Le mail, qu’Egora a pu consulter, a été envoyé par un membre de la Direction de la Sécurité sociale. Il précise que cette suspension de la prise en charge des cotisations est déjà possible (dans la limite de 12 mois maximum) mais qu’elle n’intervient à l’heure actuelle "qu’à l’issue de la procédure conventionnelle pour fraude". "Et pendant la durée de la procédure le professionnel de santé fraudeur continue de bénéficier de tous les avantages de la convention", pointe la DSS. Il est donc proposé de "pouvoir suspendre automatiquement la prise en charge des cotisations sociales par l’Assurance maladie dès lors que des fraudes ont été détectées et avérées à l’encontre d’un professionnel de santé", une disposition "un peu similaire" à celle en vigueur en matière de travail illégal en entreprise. 
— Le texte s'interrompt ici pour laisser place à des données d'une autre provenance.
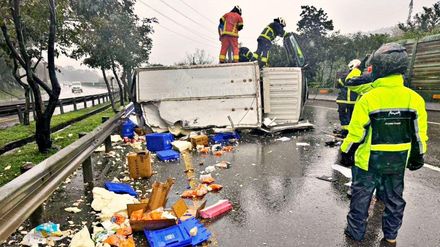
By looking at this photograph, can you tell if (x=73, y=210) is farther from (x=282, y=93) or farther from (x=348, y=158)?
(x=282, y=93)

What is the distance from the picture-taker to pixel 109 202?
3557 mm

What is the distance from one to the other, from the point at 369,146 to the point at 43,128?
6.40 meters

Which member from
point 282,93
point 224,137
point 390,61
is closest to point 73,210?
point 390,61

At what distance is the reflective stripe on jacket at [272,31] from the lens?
10.3 meters

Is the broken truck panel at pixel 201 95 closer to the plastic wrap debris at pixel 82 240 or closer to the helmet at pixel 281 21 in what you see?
the helmet at pixel 281 21

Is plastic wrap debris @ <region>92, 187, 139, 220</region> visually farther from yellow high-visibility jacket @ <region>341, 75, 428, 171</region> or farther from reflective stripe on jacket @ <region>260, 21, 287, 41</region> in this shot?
reflective stripe on jacket @ <region>260, 21, 287, 41</region>

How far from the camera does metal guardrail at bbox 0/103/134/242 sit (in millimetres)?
2094

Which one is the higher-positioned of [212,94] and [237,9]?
[237,9]

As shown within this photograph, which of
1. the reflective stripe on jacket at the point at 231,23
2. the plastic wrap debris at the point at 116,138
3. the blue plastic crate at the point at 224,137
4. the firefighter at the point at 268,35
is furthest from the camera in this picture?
the firefighter at the point at 268,35

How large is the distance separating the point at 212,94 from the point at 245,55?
3.83 m

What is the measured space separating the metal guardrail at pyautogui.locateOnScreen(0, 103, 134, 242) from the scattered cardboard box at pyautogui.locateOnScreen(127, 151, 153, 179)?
642 millimetres

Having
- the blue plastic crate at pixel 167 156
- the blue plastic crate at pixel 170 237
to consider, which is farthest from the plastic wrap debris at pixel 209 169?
the blue plastic crate at pixel 170 237

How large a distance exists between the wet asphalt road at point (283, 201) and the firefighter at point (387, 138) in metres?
0.29

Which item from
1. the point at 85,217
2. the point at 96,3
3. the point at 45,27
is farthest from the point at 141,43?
the point at 85,217
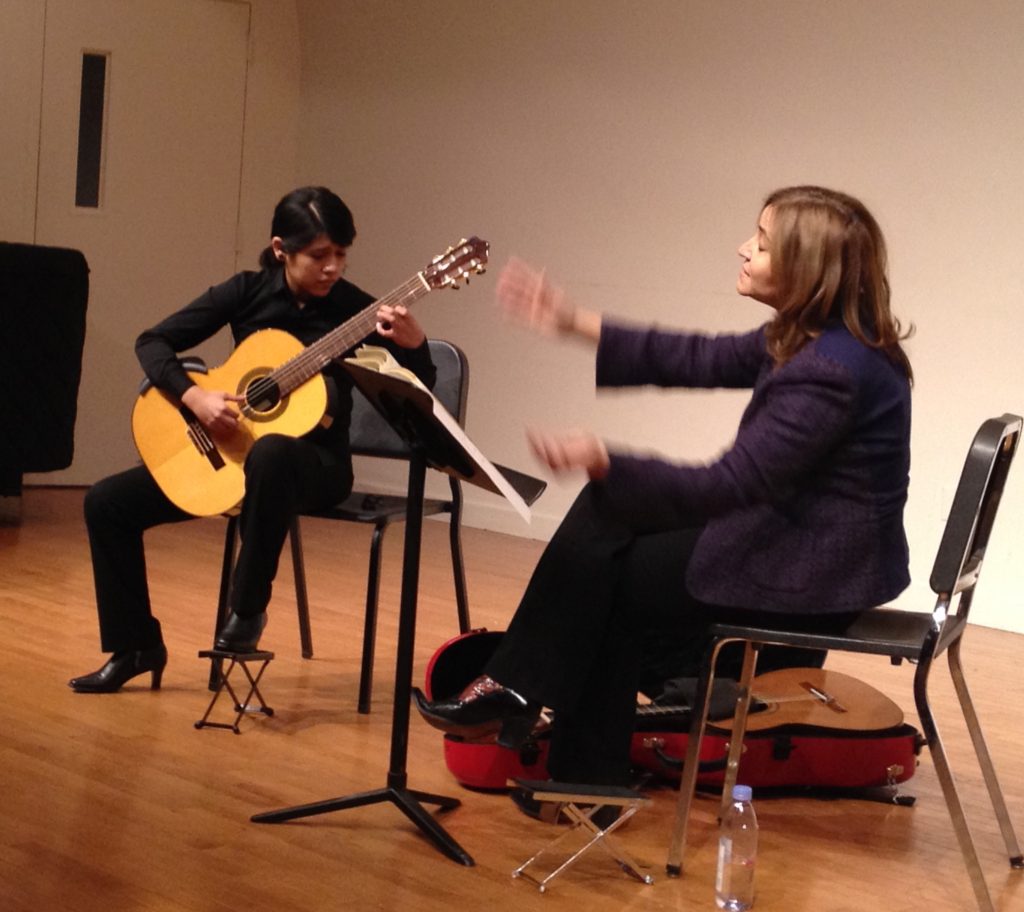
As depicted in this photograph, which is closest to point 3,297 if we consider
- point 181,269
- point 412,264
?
point 181,269

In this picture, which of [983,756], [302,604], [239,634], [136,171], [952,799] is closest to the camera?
[952,799]

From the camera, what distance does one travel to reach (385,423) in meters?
3.92

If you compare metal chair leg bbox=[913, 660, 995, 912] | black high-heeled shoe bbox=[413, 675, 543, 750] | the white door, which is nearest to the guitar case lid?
black high-heeled shoe bbox=[413, 675, 543, 750]

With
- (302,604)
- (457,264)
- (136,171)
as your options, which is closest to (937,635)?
(457,264)

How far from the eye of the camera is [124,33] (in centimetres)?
654

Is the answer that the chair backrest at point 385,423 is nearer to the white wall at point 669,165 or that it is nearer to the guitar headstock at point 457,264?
the guitar headstock at point 457,264

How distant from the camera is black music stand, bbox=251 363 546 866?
2.41m

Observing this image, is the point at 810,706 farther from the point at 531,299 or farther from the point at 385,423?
the point at 385,423

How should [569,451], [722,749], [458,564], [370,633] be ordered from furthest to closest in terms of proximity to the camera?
[458,564]
[370,633]
[722,749]
[569,451]

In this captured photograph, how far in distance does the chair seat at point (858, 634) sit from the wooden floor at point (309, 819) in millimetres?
426

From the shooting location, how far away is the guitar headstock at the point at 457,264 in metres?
3.15

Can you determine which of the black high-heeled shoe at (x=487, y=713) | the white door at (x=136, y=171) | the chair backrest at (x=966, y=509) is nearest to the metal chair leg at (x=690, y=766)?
the black high-heeled shoe at (x=487, y=713)

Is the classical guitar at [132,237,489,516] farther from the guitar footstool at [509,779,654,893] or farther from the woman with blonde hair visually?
the guitar footstool at [509,779,654,893]

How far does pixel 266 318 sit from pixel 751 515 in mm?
1528
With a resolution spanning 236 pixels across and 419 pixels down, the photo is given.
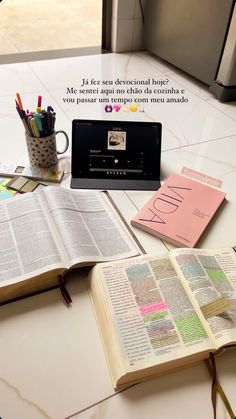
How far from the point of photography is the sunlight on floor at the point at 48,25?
201 centimetres

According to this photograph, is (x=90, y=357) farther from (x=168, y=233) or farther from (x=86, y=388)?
(x=168, y=233)

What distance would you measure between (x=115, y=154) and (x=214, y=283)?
0.42 metres

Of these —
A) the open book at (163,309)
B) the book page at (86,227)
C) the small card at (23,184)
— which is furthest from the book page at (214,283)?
the small card at (23,184)

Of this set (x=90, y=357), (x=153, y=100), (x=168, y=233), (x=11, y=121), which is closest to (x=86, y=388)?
(x=90, y=357)

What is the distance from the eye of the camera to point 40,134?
84cm

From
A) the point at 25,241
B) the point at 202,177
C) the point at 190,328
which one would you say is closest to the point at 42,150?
the point at 25,241

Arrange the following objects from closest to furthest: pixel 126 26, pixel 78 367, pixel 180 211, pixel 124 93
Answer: pixel 78 367 < pixel 180 211 < pixel 124 93 < pixel 126 26

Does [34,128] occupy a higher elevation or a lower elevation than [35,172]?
higher

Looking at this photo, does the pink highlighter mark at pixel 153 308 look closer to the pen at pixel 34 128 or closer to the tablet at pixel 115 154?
the tablet at pixel 115 154

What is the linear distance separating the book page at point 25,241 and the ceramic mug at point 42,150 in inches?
6.2

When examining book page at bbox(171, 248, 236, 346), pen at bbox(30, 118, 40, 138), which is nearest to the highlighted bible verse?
pen at bbox(30, 118, 40, 138)

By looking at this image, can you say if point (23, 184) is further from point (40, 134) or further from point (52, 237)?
point (52, 237)

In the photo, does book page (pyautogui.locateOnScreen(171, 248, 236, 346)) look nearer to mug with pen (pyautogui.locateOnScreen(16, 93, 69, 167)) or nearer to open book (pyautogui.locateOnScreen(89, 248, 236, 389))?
open book (pyautogui.locateOnScreen(89, 248, 236, 389))

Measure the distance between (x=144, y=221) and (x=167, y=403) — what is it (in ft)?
1.20
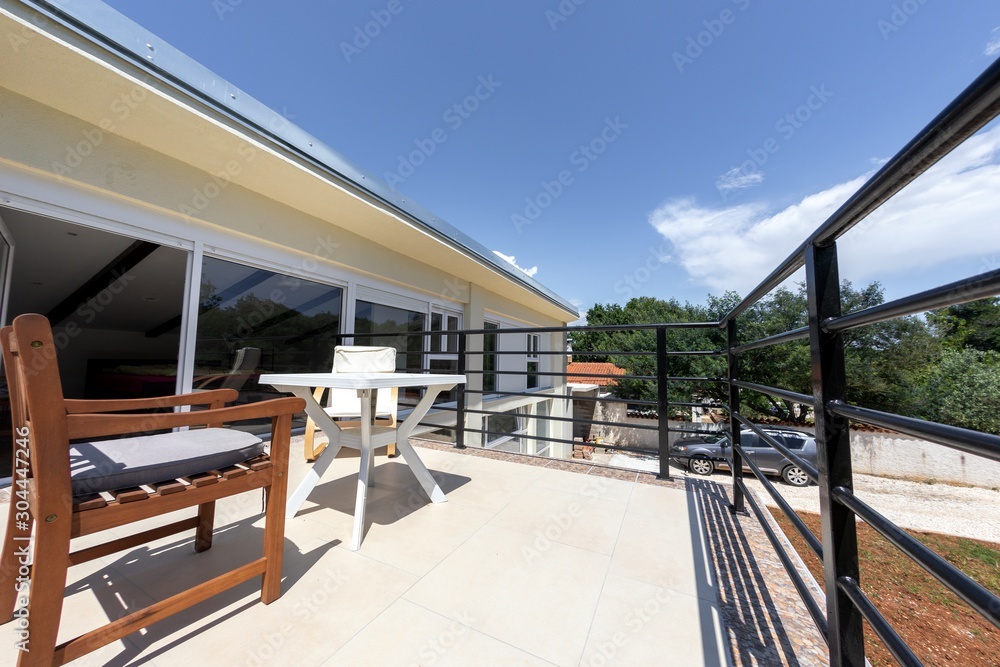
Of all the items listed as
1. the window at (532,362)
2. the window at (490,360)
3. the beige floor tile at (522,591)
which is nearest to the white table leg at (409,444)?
the beige floor tile at (522,591)

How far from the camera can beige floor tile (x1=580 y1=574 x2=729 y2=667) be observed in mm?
1024

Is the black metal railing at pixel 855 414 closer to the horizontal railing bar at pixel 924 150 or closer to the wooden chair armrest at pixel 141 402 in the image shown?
the horizontal railing bar at pixel 924 150

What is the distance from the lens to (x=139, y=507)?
94cm

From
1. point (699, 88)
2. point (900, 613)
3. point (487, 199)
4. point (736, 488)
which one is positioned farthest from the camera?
point (487, 199)

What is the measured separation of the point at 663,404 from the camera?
247 cm

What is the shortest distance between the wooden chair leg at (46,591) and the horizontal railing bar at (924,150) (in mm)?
1773

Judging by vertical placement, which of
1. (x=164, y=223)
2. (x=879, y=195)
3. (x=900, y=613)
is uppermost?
(x=164, y=223)

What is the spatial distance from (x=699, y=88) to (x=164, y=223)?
6.34m

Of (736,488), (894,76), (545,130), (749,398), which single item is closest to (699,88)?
(894,76)

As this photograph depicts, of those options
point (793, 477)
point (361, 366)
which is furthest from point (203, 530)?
point (793, 477)

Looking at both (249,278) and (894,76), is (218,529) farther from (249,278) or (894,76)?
(894,76)

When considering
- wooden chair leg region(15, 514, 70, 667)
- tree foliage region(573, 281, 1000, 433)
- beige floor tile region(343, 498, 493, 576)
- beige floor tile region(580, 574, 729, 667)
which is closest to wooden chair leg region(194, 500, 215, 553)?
beige floor tile region(343, 498, 493, 576)

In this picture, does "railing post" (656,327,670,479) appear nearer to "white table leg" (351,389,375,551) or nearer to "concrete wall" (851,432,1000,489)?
"white table leg" (351,389,375,551)

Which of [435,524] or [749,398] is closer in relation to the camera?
[435,524]
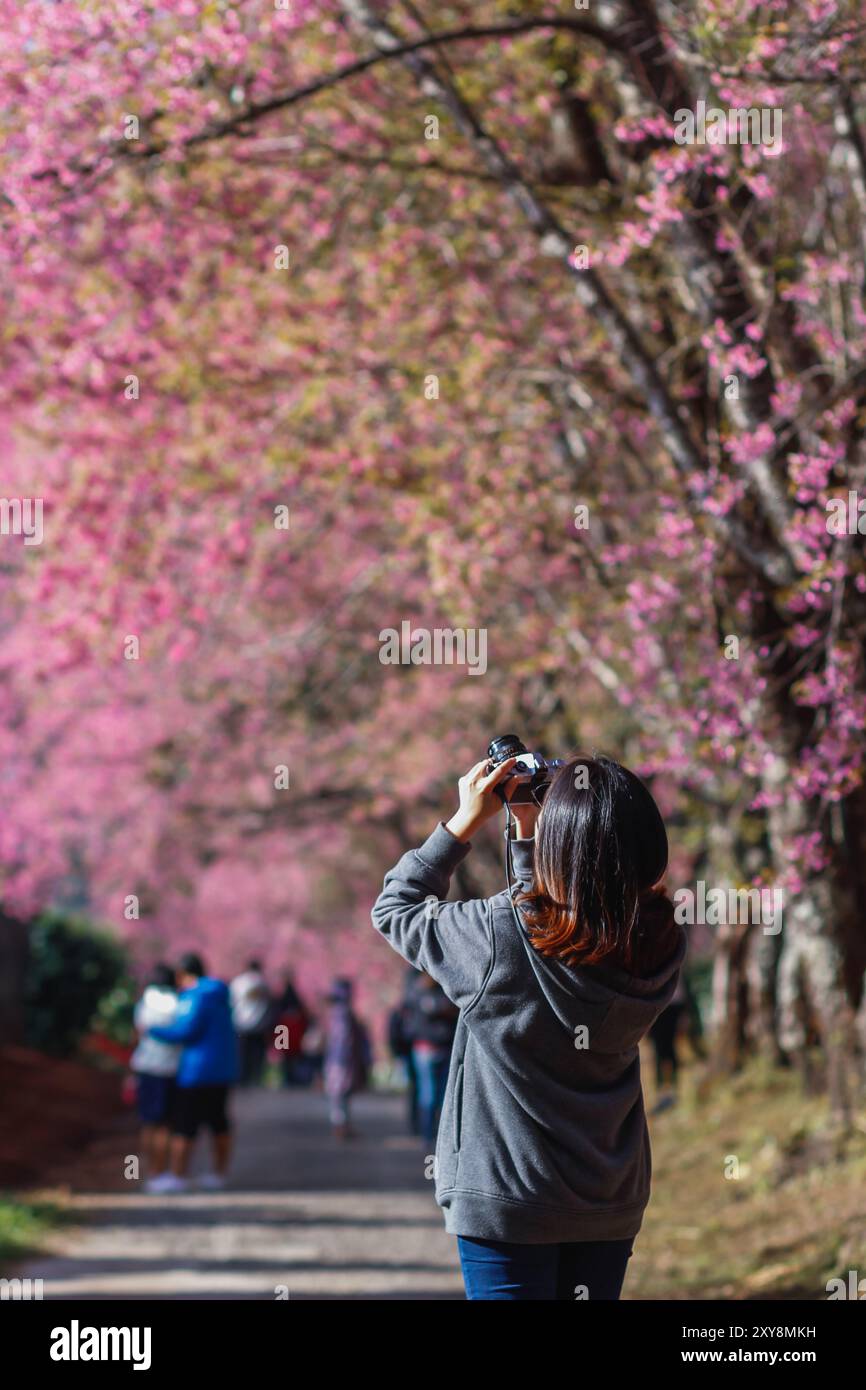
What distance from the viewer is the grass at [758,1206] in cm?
873

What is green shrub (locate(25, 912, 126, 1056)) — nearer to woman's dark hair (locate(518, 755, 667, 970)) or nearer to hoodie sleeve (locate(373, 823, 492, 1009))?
hoodie sleeve (locate(373, 823, 492, 1009))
"Cette suspension automatique aura donc vocation à s’appliquer uniquement aux cas de fraude et non à tous les cas de réclamation d’indus", affirme la DSS. "Sa mise en œuvre nécessitera au préalable une modification législative voire règlementaire qui précisera les conditions et modalités d’application précises, notamment la durée de la sanction possible selon la gravité des manquements."

Pas de quoi rassurer la Fédération nationale des infirmiers (FNI) qui dénonce la stigmatisation des Idel en matière de fraude. "Le constat que nous dressons aujourd’hui en termes de gestion du risque tient au fait que ces fautes ou abus sont souvent assimilées à de la fraude sans que l’intentionnalité...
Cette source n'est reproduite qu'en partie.